### STUDY TEXT:
________________________

OSI can help get this kind of effort off the ground, but it’s ultimately going to take the active and sustained involvement of lots of heavy hitters across the scholarly communication universe to make this more than just another declaration. As a first step, we need to change our vantage. There is so much more that unites the scholarly communication community than divides it. The sooner we recognize the open forest for what it is, and stop thinking of open as merely a vast assortment of trees and undergrowth, the sooner we can begin building the open future we need and that holds so much potential to change the world.

*This report was written by Glenn Hampson, Mel DeSart, Lynn Kamerlin, Ron Johnson, Hillary Hanahoe, Amy Nurnberger and Chris Graf. As with other OSI reports, this report does not represent the viewpoint of every OSI participant, nor does it represent the official viewpoint of UNESCO. The OSI Policy Perspectives series (of which this report is a part) offers broad, common ground perspectives on key issues in scholarly communication. Each report summarizes the current state of a particular issue and what we know about it, and also attempts to articulate the perspectives and lessons of experience from all stakeholder groups in scholarly communication on this issue (particularly but not exclusively as expressed in OSI conversations) and identify what common ground might exist for building broadly acceptable policy.

 

Discussion

2 Thoughts on "Guest Post — A Unified, Common Ground Approach to Open"

The social justice element among academics has well-reasoned arguments behind it, many of which are accepted among other colleagues [I know because I am a professor and give talks and write a fair bit on the issue, as well as editing a platinum OA journal]. But the majority of academics choose to ignore those S J arguments when selecting journals to publish in. Either 1) they are forced into uncomfortable journal outlet choices by the academic hiring, promotion and prestige system that still values journals published by the big 5 publishers, or 2) there is a psychological or ethical failure because their sentiments and actions do not match up. The existence of the latter must be a valid phenomena for someone to research, if they haven’t already. It is rather like the conundrum of ‘doctors working on lung disease who smoke’, or ‘engineers who design recycling tech who throw all trash in the same bin that goes to landfill’. Or ‘concerned climate scientists who drive a gas guzzling V8’. I have puzzled over these sorts of mismatches for decades, and should probably turn to the literature in psychology, which is not my field. I work with ‘social scientists highly critical of capitalism who publish most of their work with the big 5 commercial publishers’. How do we explain this, unless fear of 1) is present in every decision made under 2)? If so, we have no social justice.

________________________

### SUPPLIED DATA:
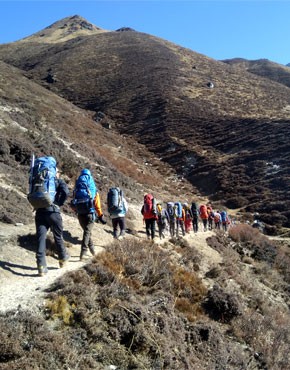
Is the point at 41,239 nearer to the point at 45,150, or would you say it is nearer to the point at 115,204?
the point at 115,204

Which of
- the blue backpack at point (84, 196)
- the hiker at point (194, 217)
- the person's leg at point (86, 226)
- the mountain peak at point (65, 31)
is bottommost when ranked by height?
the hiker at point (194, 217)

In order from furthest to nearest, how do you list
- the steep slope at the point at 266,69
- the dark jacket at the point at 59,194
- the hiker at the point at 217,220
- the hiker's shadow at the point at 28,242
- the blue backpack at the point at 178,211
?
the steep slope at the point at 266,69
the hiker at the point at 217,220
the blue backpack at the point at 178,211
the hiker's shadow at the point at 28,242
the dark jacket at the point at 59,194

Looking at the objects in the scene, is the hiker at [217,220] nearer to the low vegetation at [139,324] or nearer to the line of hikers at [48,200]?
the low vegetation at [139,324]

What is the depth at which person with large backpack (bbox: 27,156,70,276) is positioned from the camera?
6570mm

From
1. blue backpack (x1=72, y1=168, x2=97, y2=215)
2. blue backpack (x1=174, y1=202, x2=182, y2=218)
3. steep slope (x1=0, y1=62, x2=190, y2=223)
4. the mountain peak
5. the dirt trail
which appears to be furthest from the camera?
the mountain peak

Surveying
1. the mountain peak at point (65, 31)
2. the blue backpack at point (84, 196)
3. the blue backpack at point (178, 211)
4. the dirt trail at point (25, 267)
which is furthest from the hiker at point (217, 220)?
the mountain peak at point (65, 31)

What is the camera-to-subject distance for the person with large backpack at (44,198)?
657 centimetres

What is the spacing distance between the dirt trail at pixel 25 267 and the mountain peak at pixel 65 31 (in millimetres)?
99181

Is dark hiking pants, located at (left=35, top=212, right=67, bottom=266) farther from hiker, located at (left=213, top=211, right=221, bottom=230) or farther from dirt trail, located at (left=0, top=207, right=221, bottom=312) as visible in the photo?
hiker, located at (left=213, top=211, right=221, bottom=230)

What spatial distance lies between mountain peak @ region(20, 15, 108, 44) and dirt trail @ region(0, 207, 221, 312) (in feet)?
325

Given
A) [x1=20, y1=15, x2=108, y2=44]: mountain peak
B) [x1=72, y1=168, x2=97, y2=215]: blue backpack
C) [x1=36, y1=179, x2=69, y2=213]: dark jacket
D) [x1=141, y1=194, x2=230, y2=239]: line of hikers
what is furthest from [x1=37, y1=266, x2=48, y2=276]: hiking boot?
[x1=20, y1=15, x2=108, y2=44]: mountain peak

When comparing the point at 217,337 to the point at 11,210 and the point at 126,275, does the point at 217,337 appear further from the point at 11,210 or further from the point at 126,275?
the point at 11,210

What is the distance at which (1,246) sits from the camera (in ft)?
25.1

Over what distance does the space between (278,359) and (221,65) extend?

________________________

### TO DO:
Continue the text on open access in scholarly communication, starting right after its last sentence.

### RESPONSE TO THIS EXERCISE:
Hi SP—sorry that I’m only now seeing your comment. You’ve put your finger on a common refrain, which, as luck would have it, Dustin Fife speaks to in his May 5th TSK post, “Space and Grace in Open Access Publishing” (https://bit.ly/33kQ9fm). What might also help think through this thicket is to realize that open has a wide variety of motives—not just SJ, but cost, speed, higher visibility, mandates, and more. Many (maybe even most?) researchers aren’t moved by the SJ argument, or at least they aren’t moved as much as they are by the need to create impact. In survey after survey, researchers want to make sure their work reaches the right audience and has the most impact on research and society. So, to the extent that open can align with these incentives, that’s a win-win. But should researchers trade research impact for SJ? Most researchers would say no.